Given request:
Please put every line of the listing below into a numbered list, leaving out the blank lines.

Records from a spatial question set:
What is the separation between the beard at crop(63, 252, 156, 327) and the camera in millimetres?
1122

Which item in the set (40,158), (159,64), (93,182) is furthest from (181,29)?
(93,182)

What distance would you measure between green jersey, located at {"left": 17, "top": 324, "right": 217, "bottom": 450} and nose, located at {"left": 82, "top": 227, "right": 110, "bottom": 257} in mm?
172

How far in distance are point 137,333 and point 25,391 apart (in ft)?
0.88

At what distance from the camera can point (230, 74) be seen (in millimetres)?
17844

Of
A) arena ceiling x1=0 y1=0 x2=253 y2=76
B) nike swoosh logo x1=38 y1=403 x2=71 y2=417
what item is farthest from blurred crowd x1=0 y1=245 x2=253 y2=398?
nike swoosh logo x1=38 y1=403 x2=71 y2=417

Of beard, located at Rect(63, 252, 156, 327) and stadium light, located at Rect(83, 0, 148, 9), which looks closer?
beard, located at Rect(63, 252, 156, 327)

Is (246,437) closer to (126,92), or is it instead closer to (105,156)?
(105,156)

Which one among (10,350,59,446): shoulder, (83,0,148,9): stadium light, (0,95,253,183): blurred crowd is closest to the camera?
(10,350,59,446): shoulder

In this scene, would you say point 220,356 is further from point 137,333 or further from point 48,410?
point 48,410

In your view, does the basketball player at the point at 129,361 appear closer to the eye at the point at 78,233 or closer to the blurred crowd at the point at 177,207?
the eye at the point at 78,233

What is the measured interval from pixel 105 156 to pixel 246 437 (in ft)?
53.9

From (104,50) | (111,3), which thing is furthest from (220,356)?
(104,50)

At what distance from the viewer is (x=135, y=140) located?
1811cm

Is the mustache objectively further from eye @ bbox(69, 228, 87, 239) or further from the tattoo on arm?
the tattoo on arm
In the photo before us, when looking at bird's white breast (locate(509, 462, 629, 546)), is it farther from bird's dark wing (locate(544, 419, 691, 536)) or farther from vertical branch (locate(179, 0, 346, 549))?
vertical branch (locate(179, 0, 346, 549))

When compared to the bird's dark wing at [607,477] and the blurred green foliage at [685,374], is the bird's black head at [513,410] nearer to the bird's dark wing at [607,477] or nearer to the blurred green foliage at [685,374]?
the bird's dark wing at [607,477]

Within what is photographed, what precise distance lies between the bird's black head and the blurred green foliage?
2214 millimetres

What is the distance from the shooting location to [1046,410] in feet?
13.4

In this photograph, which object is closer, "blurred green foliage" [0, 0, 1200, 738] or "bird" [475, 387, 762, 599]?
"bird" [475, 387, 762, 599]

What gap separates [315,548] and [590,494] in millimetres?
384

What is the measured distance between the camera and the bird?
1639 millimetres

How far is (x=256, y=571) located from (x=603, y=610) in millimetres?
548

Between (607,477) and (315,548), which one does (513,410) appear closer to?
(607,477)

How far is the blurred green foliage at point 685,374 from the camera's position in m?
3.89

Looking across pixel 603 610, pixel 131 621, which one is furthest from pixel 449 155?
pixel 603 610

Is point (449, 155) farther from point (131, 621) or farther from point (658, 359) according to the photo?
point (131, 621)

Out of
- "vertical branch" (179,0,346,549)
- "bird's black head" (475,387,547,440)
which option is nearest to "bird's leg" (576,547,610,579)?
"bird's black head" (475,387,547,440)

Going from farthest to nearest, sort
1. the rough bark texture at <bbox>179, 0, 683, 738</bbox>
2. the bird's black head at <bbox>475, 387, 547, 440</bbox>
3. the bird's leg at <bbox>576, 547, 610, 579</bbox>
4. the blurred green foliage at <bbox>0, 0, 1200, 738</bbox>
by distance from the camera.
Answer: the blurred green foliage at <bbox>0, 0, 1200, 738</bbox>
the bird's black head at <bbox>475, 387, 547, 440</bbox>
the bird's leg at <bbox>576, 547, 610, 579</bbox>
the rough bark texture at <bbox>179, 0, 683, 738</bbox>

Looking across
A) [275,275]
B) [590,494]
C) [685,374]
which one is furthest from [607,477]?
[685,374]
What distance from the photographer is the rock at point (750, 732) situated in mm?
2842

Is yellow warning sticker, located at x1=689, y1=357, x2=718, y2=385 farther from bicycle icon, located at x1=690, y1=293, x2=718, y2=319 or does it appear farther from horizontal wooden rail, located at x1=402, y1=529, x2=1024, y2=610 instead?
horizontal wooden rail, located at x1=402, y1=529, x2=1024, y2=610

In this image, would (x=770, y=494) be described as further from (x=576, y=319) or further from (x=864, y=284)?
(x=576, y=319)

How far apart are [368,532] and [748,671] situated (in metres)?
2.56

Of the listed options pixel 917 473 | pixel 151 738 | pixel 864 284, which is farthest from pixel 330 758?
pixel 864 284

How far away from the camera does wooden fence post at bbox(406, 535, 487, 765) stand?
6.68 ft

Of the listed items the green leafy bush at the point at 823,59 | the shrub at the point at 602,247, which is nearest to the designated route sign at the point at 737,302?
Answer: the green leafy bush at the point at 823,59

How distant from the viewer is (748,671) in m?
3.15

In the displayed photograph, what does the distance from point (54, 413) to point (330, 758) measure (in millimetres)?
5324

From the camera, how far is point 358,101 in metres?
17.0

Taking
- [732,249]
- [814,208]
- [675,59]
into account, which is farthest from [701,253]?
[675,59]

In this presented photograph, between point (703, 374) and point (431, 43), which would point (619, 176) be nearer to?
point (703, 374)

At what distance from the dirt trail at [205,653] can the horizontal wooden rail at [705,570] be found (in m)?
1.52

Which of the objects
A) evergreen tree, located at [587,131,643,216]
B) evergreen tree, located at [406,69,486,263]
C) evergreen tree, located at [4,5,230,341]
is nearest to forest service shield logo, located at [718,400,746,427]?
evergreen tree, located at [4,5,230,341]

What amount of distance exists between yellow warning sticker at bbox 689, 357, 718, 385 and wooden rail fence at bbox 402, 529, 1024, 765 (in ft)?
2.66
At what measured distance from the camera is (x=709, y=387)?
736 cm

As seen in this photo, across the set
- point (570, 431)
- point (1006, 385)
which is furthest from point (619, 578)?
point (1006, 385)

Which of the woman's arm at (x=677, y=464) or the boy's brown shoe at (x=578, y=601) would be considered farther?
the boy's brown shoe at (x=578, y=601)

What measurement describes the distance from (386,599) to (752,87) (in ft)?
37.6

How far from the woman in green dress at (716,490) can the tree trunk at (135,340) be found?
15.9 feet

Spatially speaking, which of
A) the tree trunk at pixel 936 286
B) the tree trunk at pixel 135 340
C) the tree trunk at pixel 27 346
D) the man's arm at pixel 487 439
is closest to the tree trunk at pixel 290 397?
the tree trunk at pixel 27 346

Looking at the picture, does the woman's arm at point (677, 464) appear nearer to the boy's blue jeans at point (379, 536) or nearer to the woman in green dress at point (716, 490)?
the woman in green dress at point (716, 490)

Expected output:
1. What is the separation between the beard at crop(63, 252, 156, 327) and the camera in millimetres?
2. 1122
3. Which item in the set (40,158), (159,64), (93,182) is furthest from (181,29)?
4. (93,182)
5. What distance would you measure between green jersey, located at {"left": 17, "top": 324, "right": 217, "bottom": 450} and nose, located at {"left": 82, "top": 227, "right": 110, "bottom": 257} in mm?
6. 172
7. How far in distance are point 137,333 and point 25,391 apart (in ft)?
8. 0.88
9. At what distance from the camera can point (230, 74) be seen (in millimetres)?
10. 17844
11. Of
12. A) arena ceiling x1=0 y1=0 x2=253 y2=76
13. B) nike swoosh logo x1=38 y1=403 x2=71 y2=417
14. what item is farthest from blurred crowd x1=0 y1=245 x2=253 y2=398?
15. nike swoosh logo x1=38 y1=403 x2=71 y2=417
16. Of beard, located at Rect(63, 252, 156, 327) and stadium light, located at Rect(83, 0, 148, 9), which looks closer?
17. beard, located at Rect(63, 252, 156, 327)
18. Is (246,437) closer to (126,92), or is it instead closer to (105,156)?
19. (105,156)
20. Which one among (10,350,59,446): shoulder, (83,0,148,9): stadium light, (0,95,253,183): blurred crowd is closest to the camera?
21. (10,350,59,446): shoulder
22. In this scene, would you say point 220,356 is further from point 137,333 or further from point 48,410?
23. point 48,410
24. In your view, does the basketball player at the point at 129,361 appear closer to the eye at the point at 78,233 or closer to the blurred crowd at the point at 177,207?
25. the eye at the point at 78,233
26. What is the measured interval from pixel 105 156 to pixel 246 437 (in ft)?
27. 53.9
28. From (104,50) | (111,3), which thing is furthest from (220,356)?
29. (104,50)
30. At what distance from the viewer is (x=135, y=140) located?
31. 1811cm
32. Is the mustache objectively further from eye @ bbox(69, 228, 87, 239) or further from the tattoo on arm?
33. the tattoo on arm
34. In the photo before us, when looking at bird's white breast (locate(509, 462, 629, 546)), is it farther from bird's dark wing (locate(544, 419, 691, 536)) or farther from vertical branch (locate(179, 0, 346, 549))?
35. vertical branch (locate(179, 0, 346, 549))
36. When compared to the bird's dark wing at [607,477] and the blurred green foliage at [685,374], is the bird's black head at [513,410] nearer to the bird's dark wing at [607,477] or nearer to the blurred green foliage at [685,374]?
37. the bird's dark wing at [607,477]
38. Within what is photographed, what precise distance lies between the bird's black head and the blurred green foliage?
39. 2214 millimetres
40. What is the distance from the shooting location to [1046,410] in feet?
41. 13.4
42. In this photograph, which object is closer, "blurred green foliage" [0, 0, 1200, 738] or "bird" [475, 387, 762, 599]?
43. "bird" [475, 387, 762, 599]
44. What gap separates [315,548] and [590,494] in millimetres?
45. 384
46. What is the measured distance between the camera and the bird?
47. 1639 millimetres
48. How far is (x=256, y=571) located from (x=603, y=610) in millimetres?
49. 548
50. Between (607,477) and (315,548), which one does (513,410) appear closer to?
51. (607,477)
52. How far is the blurred green foliage at point 685,374 from the camera's position in m?
53. 3.89
54. Looking across pixel 603 610, pixel 131 621, which one is furthest from pixel 449 155?
55. pixel 603 610
56. Is point (449, 155) farther from point (131, 621) or farther from point (658, 359) according to the photo?
57. point (131, 621)
58. Out of
59. - "vertical branch" (179,0,346,549)
60. - "bird's black head" (475,387,547,440)
61. which option is nearest to "bird's leg" (576,547,610,579)?
62. "bird's black head" (475,387,547,440)
63. Going from farthest to nearest, sort
64. 1. the rough bark texture at <bbox>179, 0, 683, 738</bbox>
65. 2. the bird's black head at <bbox>475, 387, 547, 440</bbox>
66. 3. the bird's leg at <bbox>576, 547, 610, 579</bbox>
67. 4. the blurred green foliage at <bbox>0, 0, 1200, 738</bbox>
68. by distance from the camera.
69. Answer: the blurred green foliage at <bbox>0, 0, 1200, 738</bbox>
70. the bird's black head at <bbox>475, 387, 547, 440</bbox>
71. the bird's leg at <bbox>576, 547, 610, 579</bbox>
72. the rough bark texture at <bbox>179, 0, 683, 738</bbox>
73. Looking across
74. A) [275,275]
75. B) [590,494]
76. C) [685,374]
77. which one is furthest from [607,477]?
78. [685,374]
79. What distance from the photographer is the rock at point (750, 732) situated in mm?
80. 2842
81. Is yellow warning sticker, located at x1=689, y1=357, x2=718, y2=385 farther from bicycle icon, located at x1=690, y1=293, x2=718, y2=319 or does it appear farther from horizontal wooden rail, located at x1=402, y1=529, x2=1024, y2=610 instead?
82. horizontal wooden rail, located at x1=402, y1=529, x2=1024, y2=610
83. In this image, would (x=770, y=494) be described as further from (x=576, y=319) or further from (x=864, y=284)?
84. (x=576, y=319)
85. How far apart are [368,532] and [748,671] situated (in metres)?
86. 2.56
87. Of the listed options pixel 917 473 | pixel 151 738 | pixel 864 284, which is farthest from pixel 330 758?
88. pixel 864 284
89. How far away from the camera does wooden fence post at bbox(406, 535, 487, 765) stand?
90. 6.68 ft
91. Of the listed items the green leafy bush at the point at 823,59 | the shrub at the point at 602,247, which is nearest to the designated route sign at the point at 737,302?
92. Answer: the green leafy bush at the point at 823,59
93. How distant from the viewer is (748,671) in m?
94. 3.15
95. In the displayed photograph, what does the distance from point (54, 413) to point (330, 758) measure (in millimetres)?
96. 5324
97. From the camera, how far is point 358,101 in metres?
98. 17.0
99. Taking
100. - [732,249]
101. - [814,208]
102. - [675,59]
103. into account, which is farthest from [701,253]?
104. [675,59]
105. In this presented photograph, between point (703, 374) and point (431, 43), which would point (619, 176) be nearer to?
106. point (703, 374)
107. At what distance from the dirt trail at [205,653] can the horizontal wooden rail at [705,570] be found (in m)?
108. 1.52
109. Which of the objects
110. A) evergreen tree, located at [587,131,643,216]
111. B) evergreen tree, located at [406,69,486,263]
112. C) evergreen tree, located at [4,5,230,341]
113. is nearest to forest service shield logo, located at [718,400,746,427]?
114. evergreen tree, located at [4,5,230,341]
115. What amount of distance exists between yellow warning sticker at bbox 689, 357, 718, 385 and wooden rail fence at bbox 402, 529, 1024, 765 (in ft)?
116. 2.66
117. At what measured distance from the camera is (x=709, y=387)?
118. 736 cm
119. As seen in this photo, across the set
120. - point (570, 431)
121. - point (1006, 385)
122. which is furthest from point (619, 578)?
123. point (1006, 385)
124. Which of the woman's arm at (x=677, y=464) or the boy's brown shoe at (x=578, y=601) would be considered farther?
125. the boy's brown shoe at (x=578, y=601)
126. What measurement describes the distance from (386,599) to (752,87) (in ft)?
127. 37.6
128. How far from the woman in green dress at (716,490) can the tree trunk at (135,340) be found?
129. 15.9 feet
130. Spatially speaking, which of
131. A) the tree trunk at pixel 936 286
132. B) the tree trunk at pixel 135 340
133. C) the tree trunk at pixel 27 346
134. D) the man's arm at pixel 487 439
135. is closest to the tree trunk at pixel 290 397?
136. the tree trunk at pixel 27 346
137. Looking at the picture, does the woman's arm at point (677, 464) appear nearer to the boy's blue jeans at point (379, 536) or nearer to the woman in green dress at point (716, 490)?
138. the woman in green dress at point (716, 490)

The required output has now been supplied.